**Фрагмент документа**.
В человеке заложена потребность быть правым. Или хотя бы казаться. Потому что необходимость декларировать свою правоту неиссякаема. Видимо, это сподвигает и меня рефлексировать на общественно значимые темы с целью повторения пройденного. Наверное, консерваторы любой эпохи замечают, как модным становится еще недавно неприемлемое, а только что общепринятое выглядит или слегка маразматическим, или излишне оригинальным. Чацкие и фамусовы поменялись местами.
Консервативный вкус или, можно сказать, реакционность привили мне Василий Васильевич Розанов и Тимур Юрьевич Кибиров. В их сочинениях я всегда чувствовал донкихотский протест, ведь Дон Кихот – это человек, выходящий с открытым забралом навстречу ветряным мельницам мейнстрима. Идальго не зря был назван автором хитроумным: придурком его герой определенно не являлся, и пародийный стиль повествования был данью безумию мира, а не героя.
Сатира позволяет увидеть анекдотичность в звериной серьезности, пародия – со всей анекдотичностью эту серьезность воспроизвести. В работе публициста мне нравится именно это. Наша гибридная гражданская война населила наш гибридный мир кучей мыслителей, которые насаждают свою правоту с непримиримым гражданским пафосом: они знают, как надо, и они являются носителями универсальной, единственно верной правды. Это совсем несложно: достаточно понимать, что есть два мнения: твое и неправильное. Жизнь в черно-белом цвете проста и удобна, хотя политически безответственные граждане могут пытаться разрушить ее гармонию поисками внутренних противоречий.
Если что-то в этом мире нам не нравится, это совсем несложно исправить: «Чемодан – вокзал – Израиль» или «Протест – революция – рай на земле». Наверное, многим такое сравнение не понравится. Но методологически и анекдотически эти стратегии достижения совершенства абсолютно идентичны. В чемодане и протесте нет ничего плохого, в вокзале и Израиле – тоже. Да и революция как провозвестница грядущего рая на земле для кого-то выглядит привлекательно. Но попытка выстроить из этих кубиков не только причинно-следственную связь, но и сценарий достижения счастья в одной отдельно взятой стране, оказывается на словах анекдотической, а на практике – кровавой.

**Материал**.
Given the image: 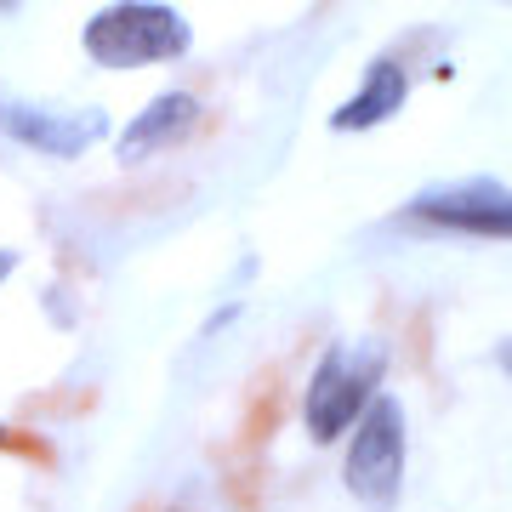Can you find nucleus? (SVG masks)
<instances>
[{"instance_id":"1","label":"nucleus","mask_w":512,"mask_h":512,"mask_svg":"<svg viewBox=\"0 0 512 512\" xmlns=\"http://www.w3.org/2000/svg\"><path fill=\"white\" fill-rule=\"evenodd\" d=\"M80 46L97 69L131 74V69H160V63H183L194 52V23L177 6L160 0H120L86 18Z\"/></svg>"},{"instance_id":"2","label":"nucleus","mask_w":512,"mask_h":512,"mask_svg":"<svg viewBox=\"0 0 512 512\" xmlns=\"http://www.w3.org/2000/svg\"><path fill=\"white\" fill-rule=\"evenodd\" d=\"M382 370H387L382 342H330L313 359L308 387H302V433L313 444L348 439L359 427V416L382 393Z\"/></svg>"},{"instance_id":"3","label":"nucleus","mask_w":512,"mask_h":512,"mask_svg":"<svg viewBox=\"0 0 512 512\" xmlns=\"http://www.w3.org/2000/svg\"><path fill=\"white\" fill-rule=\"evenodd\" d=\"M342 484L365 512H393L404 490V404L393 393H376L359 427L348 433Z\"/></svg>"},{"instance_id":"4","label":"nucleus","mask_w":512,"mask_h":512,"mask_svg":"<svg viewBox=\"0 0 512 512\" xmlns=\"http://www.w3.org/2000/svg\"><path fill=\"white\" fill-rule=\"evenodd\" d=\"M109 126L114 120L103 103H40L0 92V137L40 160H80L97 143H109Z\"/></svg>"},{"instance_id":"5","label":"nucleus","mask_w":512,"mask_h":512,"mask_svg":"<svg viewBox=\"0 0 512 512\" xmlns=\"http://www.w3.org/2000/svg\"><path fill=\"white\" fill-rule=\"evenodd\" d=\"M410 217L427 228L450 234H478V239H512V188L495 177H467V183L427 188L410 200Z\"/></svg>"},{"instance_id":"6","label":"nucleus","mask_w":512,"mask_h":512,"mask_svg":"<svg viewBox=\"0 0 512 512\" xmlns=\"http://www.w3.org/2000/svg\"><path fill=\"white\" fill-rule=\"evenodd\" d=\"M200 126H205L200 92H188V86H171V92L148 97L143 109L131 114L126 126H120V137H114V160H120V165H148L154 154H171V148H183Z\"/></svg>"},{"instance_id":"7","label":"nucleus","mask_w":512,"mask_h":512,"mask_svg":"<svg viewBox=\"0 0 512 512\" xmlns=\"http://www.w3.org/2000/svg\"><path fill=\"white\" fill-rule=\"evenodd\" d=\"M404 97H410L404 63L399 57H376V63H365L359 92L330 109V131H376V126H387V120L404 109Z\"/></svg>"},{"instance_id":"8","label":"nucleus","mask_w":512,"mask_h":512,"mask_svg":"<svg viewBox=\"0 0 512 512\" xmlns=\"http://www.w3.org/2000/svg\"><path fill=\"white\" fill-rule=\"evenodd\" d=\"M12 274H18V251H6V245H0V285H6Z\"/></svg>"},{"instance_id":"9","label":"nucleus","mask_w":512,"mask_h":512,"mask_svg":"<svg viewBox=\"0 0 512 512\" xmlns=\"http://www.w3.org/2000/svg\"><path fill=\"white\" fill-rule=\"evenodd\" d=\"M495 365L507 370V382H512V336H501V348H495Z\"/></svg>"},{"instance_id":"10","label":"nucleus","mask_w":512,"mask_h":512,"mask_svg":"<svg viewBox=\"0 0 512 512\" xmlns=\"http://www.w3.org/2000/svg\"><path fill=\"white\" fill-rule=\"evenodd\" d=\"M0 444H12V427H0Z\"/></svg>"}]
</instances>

**Задание**.
Как дословно звучит отрывок эссе о правоте, начинающийся с «Сатира позволяет увидеть» и идущий вплоть до «поисками внутренних противоречий.»? Перепишите его. Опирайтесь только на эссе о правоте.

**Ответ к заданию**.
Сатира позволяет увидеть анекдотичность в звериной серьезности, пародия – со всей анекдотичностью эту серьезность воспроизвести. В работе публициста мне нравится именно это. Наша гибридная гражданская война населила наш гибридный мир кучей мыслителей, которые насаждают свою правоту с непримиримым гражданским пафосом: они знают, как надо, и они являются носителями универсальной, единственно верной правды. Это совсем несложно: достаточно понимать, что есть два мнения: твое и неправильное. Жизнь в черно-белом цвете проста и удобна, хотя политически безответственные граждане могут пытаться разрушить ее гармонию поисками внутренних противоречий.